<<<<
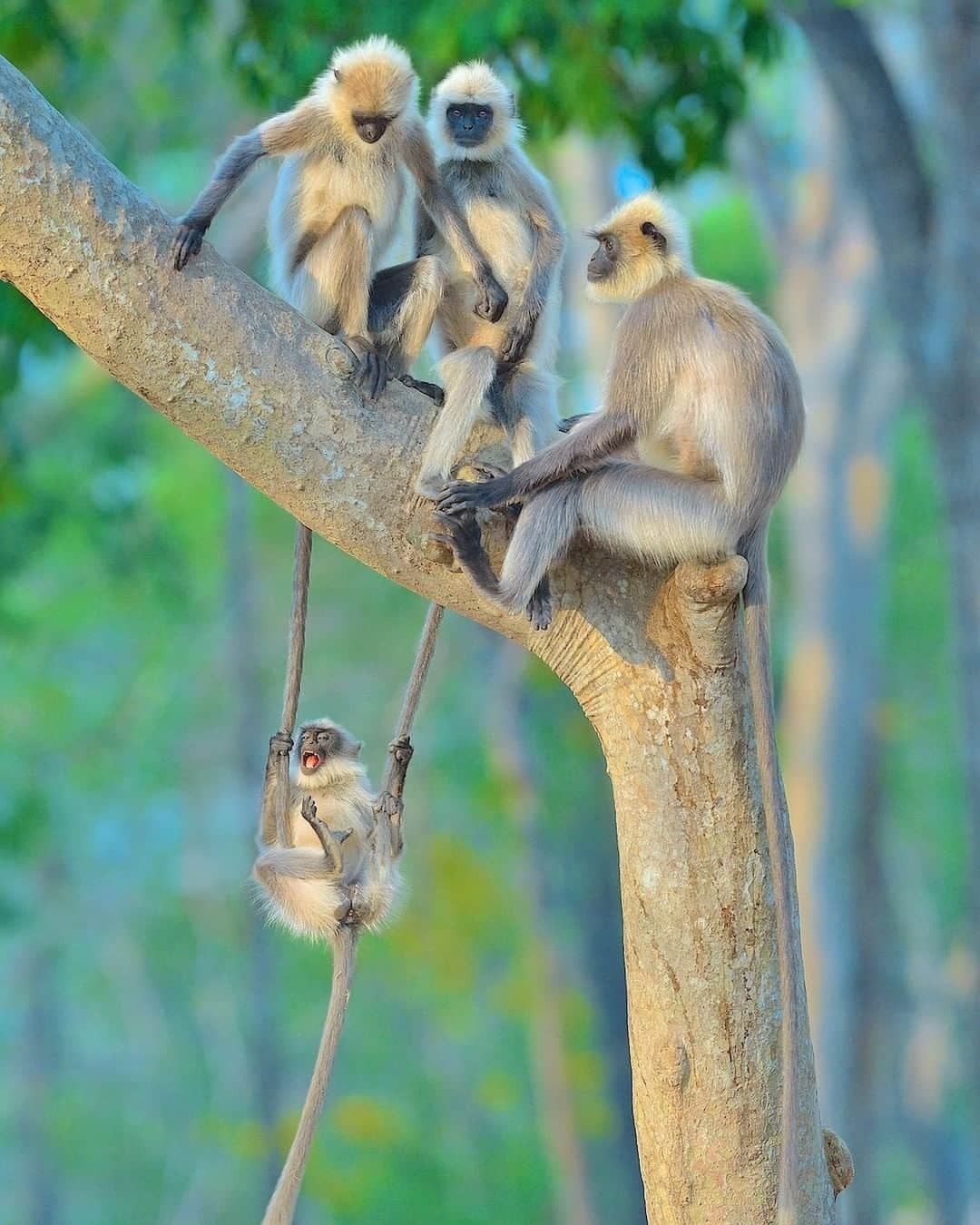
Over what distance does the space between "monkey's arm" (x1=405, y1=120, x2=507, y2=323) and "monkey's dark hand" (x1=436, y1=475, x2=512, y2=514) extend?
2.75 feet

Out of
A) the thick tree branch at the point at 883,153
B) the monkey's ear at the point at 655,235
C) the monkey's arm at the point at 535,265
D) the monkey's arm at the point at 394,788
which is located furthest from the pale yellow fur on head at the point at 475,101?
the thick tree branch at the point at 883,153

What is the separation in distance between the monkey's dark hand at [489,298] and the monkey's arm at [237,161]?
0.53 metres

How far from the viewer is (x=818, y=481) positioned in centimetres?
1142

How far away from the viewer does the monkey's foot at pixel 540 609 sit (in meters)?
3.45

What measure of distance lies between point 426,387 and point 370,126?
626 mm

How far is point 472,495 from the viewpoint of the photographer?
3443mm

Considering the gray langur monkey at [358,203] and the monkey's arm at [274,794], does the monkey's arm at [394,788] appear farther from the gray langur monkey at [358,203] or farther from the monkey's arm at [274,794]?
the gray langur monkey at [358,203]

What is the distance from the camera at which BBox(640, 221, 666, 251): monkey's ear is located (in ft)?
12.6

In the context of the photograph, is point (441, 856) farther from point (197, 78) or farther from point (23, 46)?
point (23, 46)

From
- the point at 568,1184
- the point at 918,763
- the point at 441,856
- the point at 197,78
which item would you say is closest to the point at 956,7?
the point at 197,78

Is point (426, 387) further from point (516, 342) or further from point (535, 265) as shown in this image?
point (535, 265)

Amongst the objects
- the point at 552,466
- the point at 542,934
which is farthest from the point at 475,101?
the point at 542,934

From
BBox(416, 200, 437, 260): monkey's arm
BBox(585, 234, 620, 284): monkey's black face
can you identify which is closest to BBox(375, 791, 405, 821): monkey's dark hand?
BBox(585, 234, 620, 284): monkey's black face

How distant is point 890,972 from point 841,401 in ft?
23.9
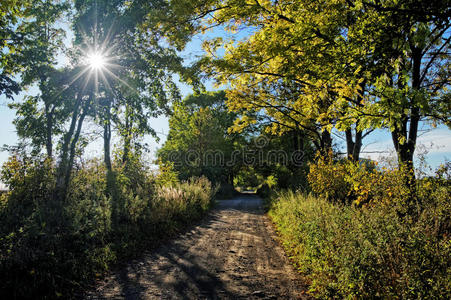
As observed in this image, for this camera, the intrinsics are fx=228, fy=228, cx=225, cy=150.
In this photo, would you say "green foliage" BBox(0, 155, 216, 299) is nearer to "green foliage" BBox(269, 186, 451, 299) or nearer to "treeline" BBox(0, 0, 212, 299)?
"treeline" BBox(0, 0, 212, 299)

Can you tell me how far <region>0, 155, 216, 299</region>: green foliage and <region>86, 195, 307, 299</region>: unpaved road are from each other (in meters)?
0.62

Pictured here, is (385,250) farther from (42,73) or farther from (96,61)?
(42,73)

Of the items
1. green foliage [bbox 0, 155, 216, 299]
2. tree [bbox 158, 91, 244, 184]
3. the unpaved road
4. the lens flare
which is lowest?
the unpaved road

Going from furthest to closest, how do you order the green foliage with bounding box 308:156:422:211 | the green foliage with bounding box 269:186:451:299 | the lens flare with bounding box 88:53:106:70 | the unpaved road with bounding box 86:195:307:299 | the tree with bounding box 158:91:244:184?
the tree with bounding box 158:91:244:184 → the lens flare with bounding box 88:53:106:70 → the green foliage with bounding box 308:156:422:211 → the unpaved road with bounding box 86:195:307:299 → the green foliage with bounding box 269:186:451:299

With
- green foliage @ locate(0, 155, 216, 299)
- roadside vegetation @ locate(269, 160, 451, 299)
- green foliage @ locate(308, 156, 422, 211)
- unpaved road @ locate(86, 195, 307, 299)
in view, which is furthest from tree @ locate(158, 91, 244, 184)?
roadside vegetation @ locate(269, 160, 451, 299)

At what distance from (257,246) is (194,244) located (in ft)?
6.46

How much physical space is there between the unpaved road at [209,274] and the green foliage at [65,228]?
62cm

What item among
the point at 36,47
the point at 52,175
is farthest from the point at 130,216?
the point at 36,47

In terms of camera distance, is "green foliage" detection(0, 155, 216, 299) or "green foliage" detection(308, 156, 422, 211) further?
"green foliage" detection(308, 156, 422, 211)

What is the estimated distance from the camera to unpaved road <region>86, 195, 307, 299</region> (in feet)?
13.3

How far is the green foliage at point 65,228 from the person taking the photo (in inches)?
154

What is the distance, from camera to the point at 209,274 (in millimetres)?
4836

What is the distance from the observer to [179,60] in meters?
9.79

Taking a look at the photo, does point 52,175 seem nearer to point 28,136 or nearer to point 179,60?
point 179,60
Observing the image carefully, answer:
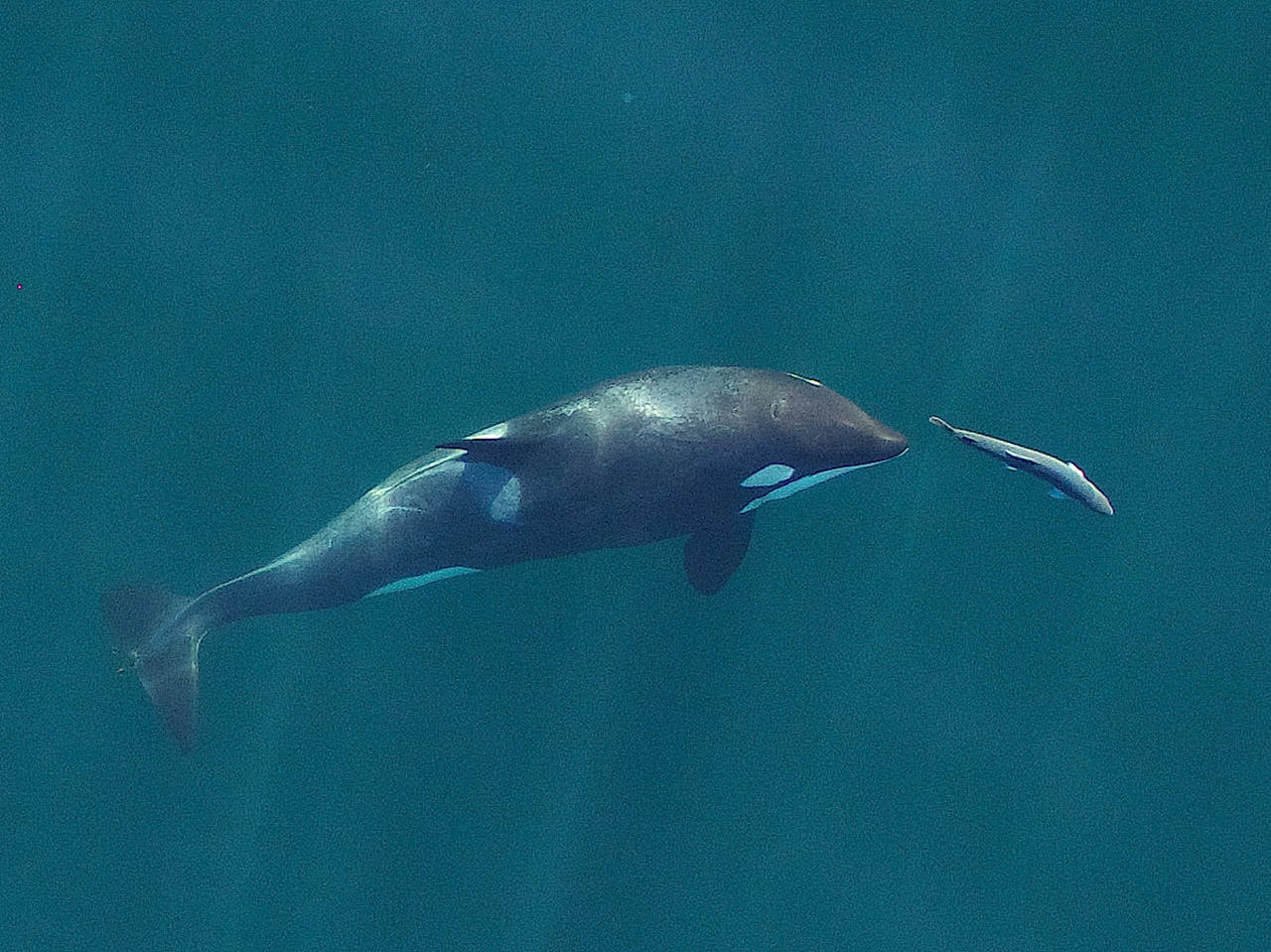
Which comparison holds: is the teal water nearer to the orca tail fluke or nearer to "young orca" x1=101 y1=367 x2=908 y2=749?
the orca tail fluke

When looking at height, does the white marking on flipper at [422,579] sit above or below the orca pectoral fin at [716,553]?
below

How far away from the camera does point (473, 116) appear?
998cm

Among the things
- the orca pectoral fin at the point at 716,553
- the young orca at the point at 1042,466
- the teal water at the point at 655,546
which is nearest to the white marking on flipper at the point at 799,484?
the orca pectoral fin at the point at 716,553

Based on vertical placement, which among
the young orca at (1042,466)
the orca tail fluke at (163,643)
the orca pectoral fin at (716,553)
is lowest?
the orca tail fluke at (163,643)

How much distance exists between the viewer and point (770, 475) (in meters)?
8.49

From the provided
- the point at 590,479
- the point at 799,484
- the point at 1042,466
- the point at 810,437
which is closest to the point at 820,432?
the point at 810,437

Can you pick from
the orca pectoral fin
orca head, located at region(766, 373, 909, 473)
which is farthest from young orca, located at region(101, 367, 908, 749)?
the orca pectoral fin

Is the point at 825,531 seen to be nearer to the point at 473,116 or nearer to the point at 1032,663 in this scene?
the point at 1032,663

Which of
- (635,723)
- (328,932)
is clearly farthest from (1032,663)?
(328,932)

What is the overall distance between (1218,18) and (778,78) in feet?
13.8

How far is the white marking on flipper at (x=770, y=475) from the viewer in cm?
841

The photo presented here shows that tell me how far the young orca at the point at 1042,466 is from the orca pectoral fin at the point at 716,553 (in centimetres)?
208

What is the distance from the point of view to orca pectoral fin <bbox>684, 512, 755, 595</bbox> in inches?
369

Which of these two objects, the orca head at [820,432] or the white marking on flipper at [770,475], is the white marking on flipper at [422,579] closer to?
the white marking on flipper at [770,475]
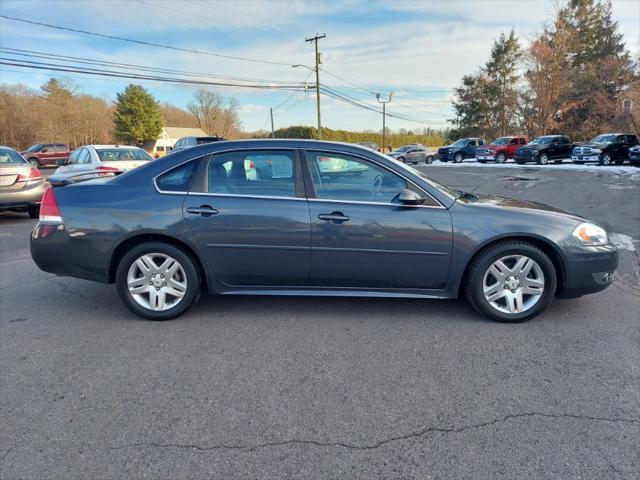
>>>>
What needs to be done
Write out all the records again, putting "observer" wherever "viewer" appears and keeping everything else the same. Leave out the pictures.

Written reply
Over what distance does the space between "monkey's arm" (x1=405, y1=120, x2=507, y2=323) and "monkey's dark hand" (x1=436, y1=475, x2=512, y2=514) extend?
2.75 feet

Out of
A) the thick tree branch at the point at 883,153
B) the monkey's ear at the point at 655,235
C) the monkey's arm at the point at 535,265
D) the monkey's arm at the point at 394,788
which is located furthest from the pale yellow fur on head at the point at 475,101?
the thick tree branch at the point at 883,153

What is the separation in distance between the monkey's dark hand at [489,298] and the monkey's arm at [237,161]?
0.53 metres

How far from the observer is (x=818, y=481) positioned in centimetres?
1142

How far away from the observer does the monkey's foot at pixel 540 609 sit (in meters)?
3.45

What measure of distance lies between point 426,387 and point 370,126?
626 mm

How far is point 472,495 from the viewpoint of the photographer?
3443mm

Considering the gray langur monkey at [358,203] and the monkey's arm at [274,794], does the monkey's arm at [394,788] appear farther from the gray langur monkey at [358,203] or farther from the monkey's arm at [274,794]?
the gray langur monkey at [358,203]

What is the distance from the camera at which BBox(640, 221, 666, 251): monkey's ear is located (in ft)?
12.6

In the context of the photograph, is point (441, 856) farther from point (197, 78) or farther from point (23, 46)?
point (23, 46)

From
- the point at 568,1184
- the point at 918,763
- the point at 441,856
- the point at 197,78
which item would you say is closest to the point at 956,7?
the point at 197,78

Is point (426, 387) further from point (516, 342) or further from point (535, 265) as shown in this image?
point (535, 265)

Amongst the objects
- the point at 552,466
- the point at 542,934
which is farthest from the point at 475,101?
the point at 542,934

From
BBox(416, 200, 437, 260): monkey's arm
BBox(585, 234, 620, 284): monkey's black face
can you identify which is closest to BBox(375, 791, 405, 821): monkey's dark hand?
BBox(585, 234, 620, 284): monkey's black face

How distant is point 890,972 from point 841,401 in ft?
23.9
As observed in this image, for this camera, the intrinsics are fx=228, fy=228, cx=225, cy=150.
In this photo, would you say "green foliage" BBox(0, 155, 216, 299) is nearer to "green foliage" BBox(269, 186, 451, 299) or nearer to "treeline" BBox(0, 0, 212, 299)?
"treeline" BBox(0, 0, 212, 299)

Can you tell me how far <region>0, 155, 216, 299</region>: green foliage and <region>86, 195, 307, 299</region>: unpaved road are from each other (in meters)?
0.62

Pictured here, is (385,250) farther from (42,73) or farther from (96,61)?
(42,73)

Of the items
1. green foliage [bbox 0, 155, 216, 299]
2. tree [bbox 158, 91, 244, 184]
3. the unpaved road
4. the lens flare
which is lowest?
the unpaved road

Going from furthest to closest, how do you order the green foliage with bounding box 308:156:422:211 | the green foliage with bounding box 269:186:451:299 | the lens flare with bounding box 88:53:106:70 | the unpaved road with bounding box 86:195:307:299 | the tree with bounding box 158:91:244:184?
the tree with bounding box 158:91:244:184 → the lens flare with bounding box 88:53:106:70 → the green foliage with bounding box 308:156:422:211 → the unpaved road with bounding box 86:195:307:299 → the green foliage with bounding box 269:186:451:299

With
- green foliage @ locate(0, 155, 216, 299)
- roadside vegetation @ locate(269, 160, 451, 299)
- green foliage @ locate(308, 156, 422, 211)
- unpaved road @ locate(86, 195, 307, 299)
in view, which is furthest from tree @ locate(158, 91, 244, 184)?
roadside vegetation @ locate(269, 160, 451, 299)

At what distance from (257,246) is (194,244) located (in ft)?
6.46

How much physical space is there between the unpaved road at [209,274] and the green foliage at [65,228]?
62cm

What item among
the point at 36,47
the point at 52,175
is farthest from the point at 130,216?
the point at 36,47

In terms of camera distance, is "green foliage" detection(0, 155, 216, 299) or "green foliage" detection(308, 156, 422, 211) further?
"green foliage" detection(308, 156, 422, 211)

What is the estimated distance from the camera to unpaved road <region>86, 195, 307, 299</region> (in feet)?
13.3

How far is the green foliage at point 65,228 from the person taking the photo (in inches)?
154

What is the distance, from camera to the point at 209,274 (in millimetres)?
4836

What is the distance from the observer to [179,60] in meters?
9.79

Taking a look at the photo, does point 52,175 seem nearer to point 28,136 or nearer to point 179,60?
point 179,60
Observing the image carefully, answer:
Which comparison holds: is the teal water nearer to the orca tail fluke or nearer to "young orca" x1=101 y1=367 x2=908 y2=749?
the orca tail fluke

When looking at height, does the white marking on flipper at [422,579] sit above or below the orca pectoral fin at [716,553]?
below

How far away from the camera does point (473, 116) appear?
998cm

Among the things
- the orca pectoral fin at the point at 716,553
- the young orca at the point at 1042,466
- the teal water at the point at 655,546
which is nearest to the white marking on flipper at the point at 799,484?
the orca pectoral fin at the point at 716,553

Based on vertical placement, which among
the young orca at (1042,466)
the orca tail fluke at (163,643)
the orca pectoral fin at (716,553)
is lowest?
the orca tail fluke at (163,643)

How much distance exists between the observer and point (770, 475) (in meters)?
8.49

From the provided
- the point at 590,479
- the point at 799,484
- the point at 1042,466
- the point at 810,437
which is closest to the point at 820,432?
the point at 810,437

Can you pick from
the orca pectoral fin
orca head, located at region(766, 373, 909, 473)
which is farthest from young orca, located at region(101, 367, 908, 749)?
the orca pectoral fin

Is the point at 825,531 seen to be nearer to the point at 473,116 or nearer to the point at 1032,663 in this scene?
the point at 1032,663

Which of
- (635,723)
- (328,932)
is clearly farthest from (1032,663)?
(328,932)

What is the overall distance between (1218,18) and (778,78) in feet?
13.8

How far is the white marking on flipper at (x=770, y=475) from the observer in cm?
841

The photo presented here shows that tell me how far the young orca at the point at 1042,466 is from the orca pectoral fin at the point at 716,553 (in centimetres)?
208

What is the distance from the point of view to orca pectoral fin <bbox>684, 512, 755, 595</bbox> in inches?
369

Which of these two objects, the orca head at [820,432] or the white marking on flipper at [770,475], is the white marking on flipper at [422,579] closer to?
the white marking on flipper at [770,475]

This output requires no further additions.